-- start of Text section --
Thou asketh a lot one of those who art not a student of Shakespeare or His
Majesty King James's Bible. :-)
>In the USA, it is currently acceptable to either include or omit a comma
>just before the "and" at the end of a string of named items. For example:
> A complete computer package includes a CPU, a keyboard, and a mouse.
> A complete computer package includes a CPU, a keyboard and a mouse.
>I have been recently told (quite forcefully) that the final comma MUST BE
>OMITTED in documentation that is going to be used in England . . . that
>such a comma is totally UNacceptable there.
>Is this true, or do I just have someone trying to impose his personal
>preference on me?
I know that here in Canada, we were always taught to omit the last comma. Our
take on the language often has more in common with it British roots than with
the American bastardizations <g> so I would expect that, as with many other
parts of language, things like this that are the "rule" in Canada are pretty
much the "law" across the pond.
-- end of Text section --
== Exercises ==
A) Name the items that make up a complete computer package in the example sentences of the message on the final comma.
B) Show each line of the listing that contains the string "white", matching case exactly.
The message on the final comma and the listing are unrelated to each other.
-- start of Data --
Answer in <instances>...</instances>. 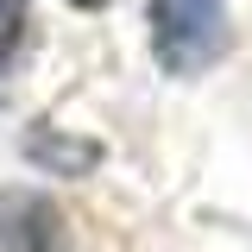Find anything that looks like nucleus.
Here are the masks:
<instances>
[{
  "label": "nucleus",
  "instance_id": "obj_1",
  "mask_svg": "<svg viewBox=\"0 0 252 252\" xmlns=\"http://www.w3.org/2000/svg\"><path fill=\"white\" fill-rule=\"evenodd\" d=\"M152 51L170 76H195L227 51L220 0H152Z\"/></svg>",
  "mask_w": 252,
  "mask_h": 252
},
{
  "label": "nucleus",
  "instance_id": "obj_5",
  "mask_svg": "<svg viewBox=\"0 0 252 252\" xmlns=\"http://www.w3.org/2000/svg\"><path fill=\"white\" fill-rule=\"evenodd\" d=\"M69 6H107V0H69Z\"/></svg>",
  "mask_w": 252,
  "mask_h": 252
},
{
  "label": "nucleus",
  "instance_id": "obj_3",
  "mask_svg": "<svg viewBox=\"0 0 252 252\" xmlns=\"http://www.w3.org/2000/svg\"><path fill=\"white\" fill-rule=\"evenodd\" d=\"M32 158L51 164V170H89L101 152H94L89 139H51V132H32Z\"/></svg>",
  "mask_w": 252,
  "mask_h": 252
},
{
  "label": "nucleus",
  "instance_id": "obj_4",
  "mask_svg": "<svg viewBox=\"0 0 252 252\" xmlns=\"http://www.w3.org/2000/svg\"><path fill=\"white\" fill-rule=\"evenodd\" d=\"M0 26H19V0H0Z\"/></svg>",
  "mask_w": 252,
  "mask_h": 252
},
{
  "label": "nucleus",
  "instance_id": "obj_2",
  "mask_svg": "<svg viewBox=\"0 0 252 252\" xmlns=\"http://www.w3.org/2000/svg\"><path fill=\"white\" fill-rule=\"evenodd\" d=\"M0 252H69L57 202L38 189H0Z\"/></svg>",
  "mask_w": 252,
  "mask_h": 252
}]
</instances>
-- end of Data --
== Full answers ==
A) A CPU, a keyboard, and a mouse.

B)
  "mask_svg": "<svg viewBox=\"0 0 252 252\" xmlns=\"http://www.w3.org/2000/svg\"><path fill=\"white\" fill-rule=\"evenodd\" d=\"M152 51L170 76H195L227 51L220 0H152Z\"/></svg>",
  "mask_svg": "<svg viewBox=\"0 0 252 252\" xmlns=\"http://www.w3.org/2000/svg\"><path fill=\"white\" fill-rule=\"evenodd\" d=\"M69 6H107V0H69Z\"/></svg>",
  "mask_svg": "<svg viewBox=\"0 0 252 252\" xmlns=\"http://www.w3.org/2000/svg\"><path fill=\"white\" fill-rule=\"evenodd\" d=\"M32 158L51 164V170H89L101 152H94L89 139H51V132H32Z\"/></svg>",
  "mask_svg": "<svg viewBox=\"0 0 252 252\" xmlns=\"http://www.w3.org/2000/svg\"><path fill=\"white\" fill-rule=\"evenodd\" d=\"M0 26H19V0H0Z\"/></svg>",
  "mask_svg": "<svg viewBox=\"0 0 252 252\" xmlns=\"http://www.w3.org/2000/svg\"><path fill=\"white\" fill-rule=\"evenodd\" d=\"M0 252H69L57 202L38 189H0Z\"/></svg>",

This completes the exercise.